◆ Work instructions
Transcribe nothing except the lines below that run from the one with "Message Bible-MS-Compact: The" to the one with "獲得美國食品藥物管理局核准上", ends included, and do not copy any picture.

◆ Provided data

☆ ☆ ☆ ☆

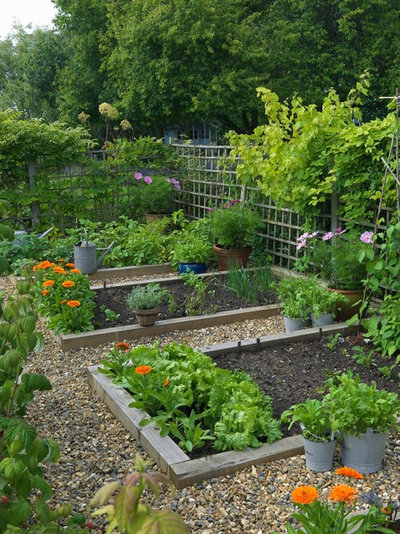 country garden by joanne winn garden design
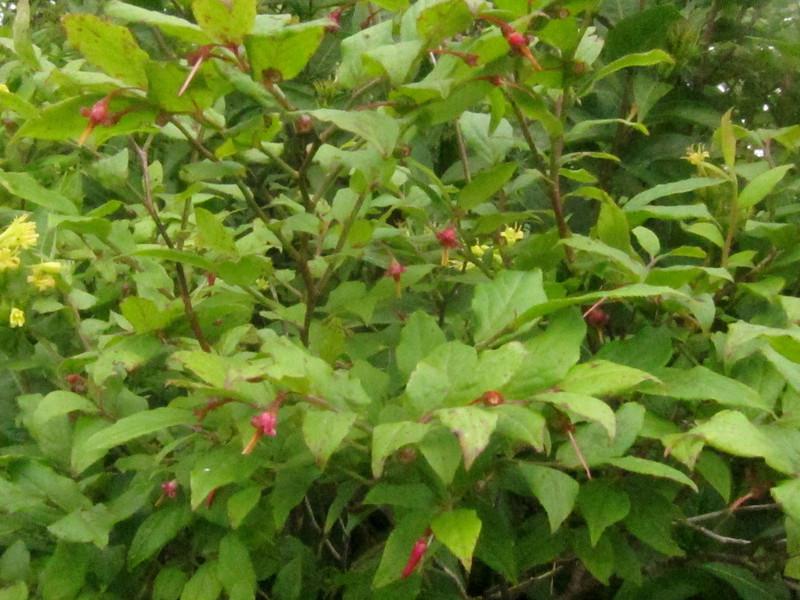 unknown red-flowered bush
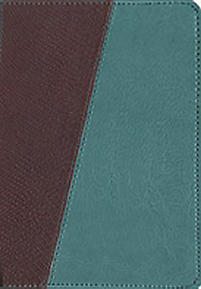 Message Bible-MS-Compact: The Bible in Contemporary Language                                                                                           (Teal/Brown)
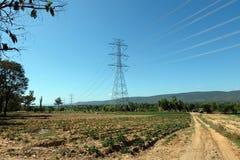 A passagem da linha elétrica a maneira na exploração agrícola em Tailândia Fotos de Stock Royalty Free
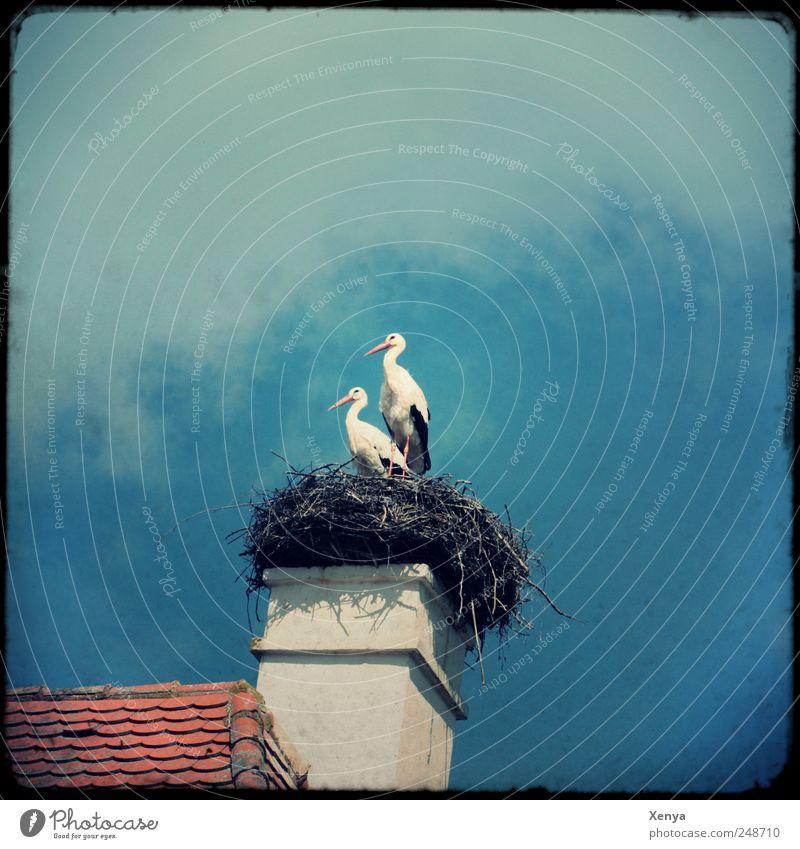 Zwillinge Wildtier Vogel Storch 2 Tier Tierpaar warten Nest Dach Schornstein Außenaufnahme Menschenleer Textfreiraum oben Tag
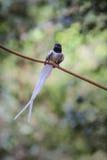 Ασιατικός παράδεισος flycatcher που σκαρφαλώνει σε έναν κλάδο Στοκ εικόνες με δικαίωμα ελεύθερης χρήσης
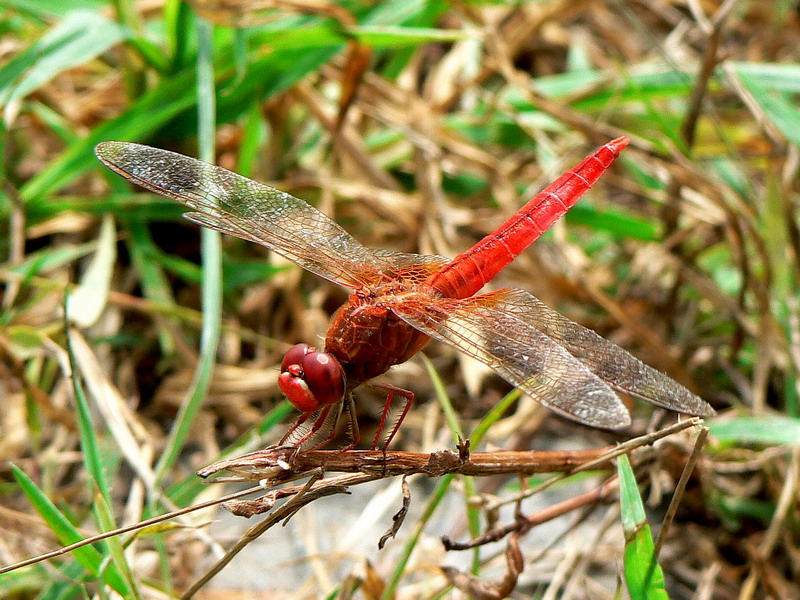 Rare red dragonfly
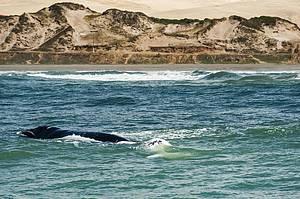 Observar as baleias francas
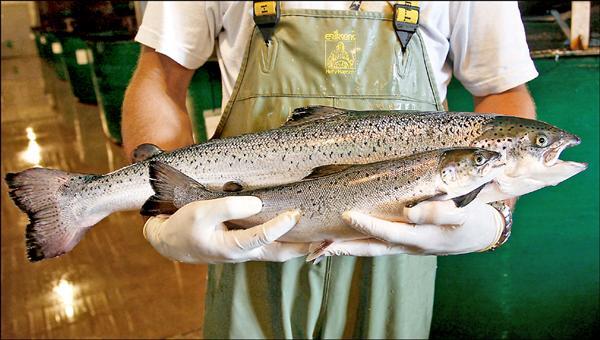 獲得美國食品藥物管理局核准上市的AquaBounty公司所生產的基改鮭魚(後),可以在相同時間內比養殖鮭魚長得還大。前為野生鮭魚。(取自紐約時報)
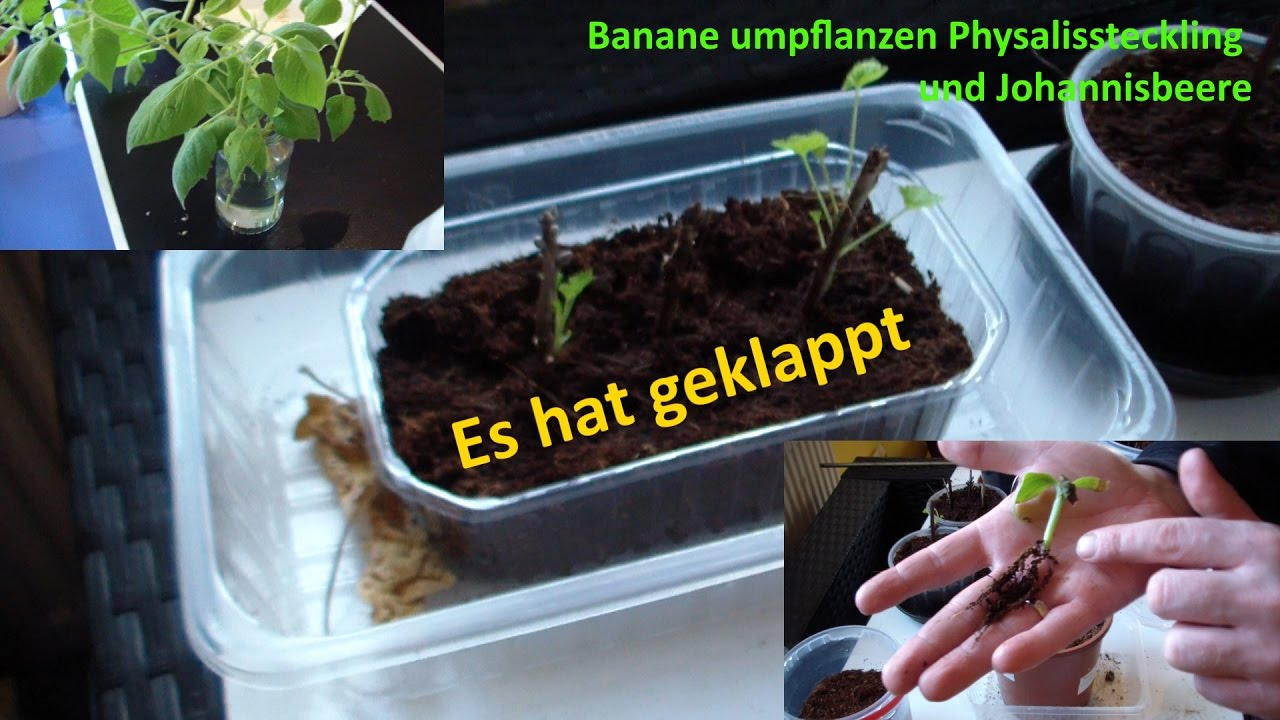 pflanzen anzucht update physalis banane umpflanzen. Black Bedroom Furniture Sets. Home Design Ideas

☆ ☆ ☆ ☆

◆ Task output
 Message Bible-MS-Compact: The Bible in Contemporary Language                                                                                           (Teal/Brown)
 A passagem da linha elétrica a maneira na exploração agrícola em Tailândia Fotos de Stock Royalty Free
 Zwillinge Wildtier Vogel Storch 2 Tier Tierpaar warten Nest Dach Schornstein Außenaufnahme Menschenleer Textfreiraum oben Tag
 Ασιατικός παράδεισος flycatcher που σκαρφαλώνει σε έναν κλάδο Στοκ εικόνες με δικαίωμα ελεύθερης χρήσης
 Rare red dragonfly
 Observar as baleias francas
 獲得美國食品藥物管理局核准上市的AquaBounty公司所生產的基改鮭魚(後),可以在相同時間內比養殖鮭魚長得還大。前為野生鮭魚。(取自紐約時報)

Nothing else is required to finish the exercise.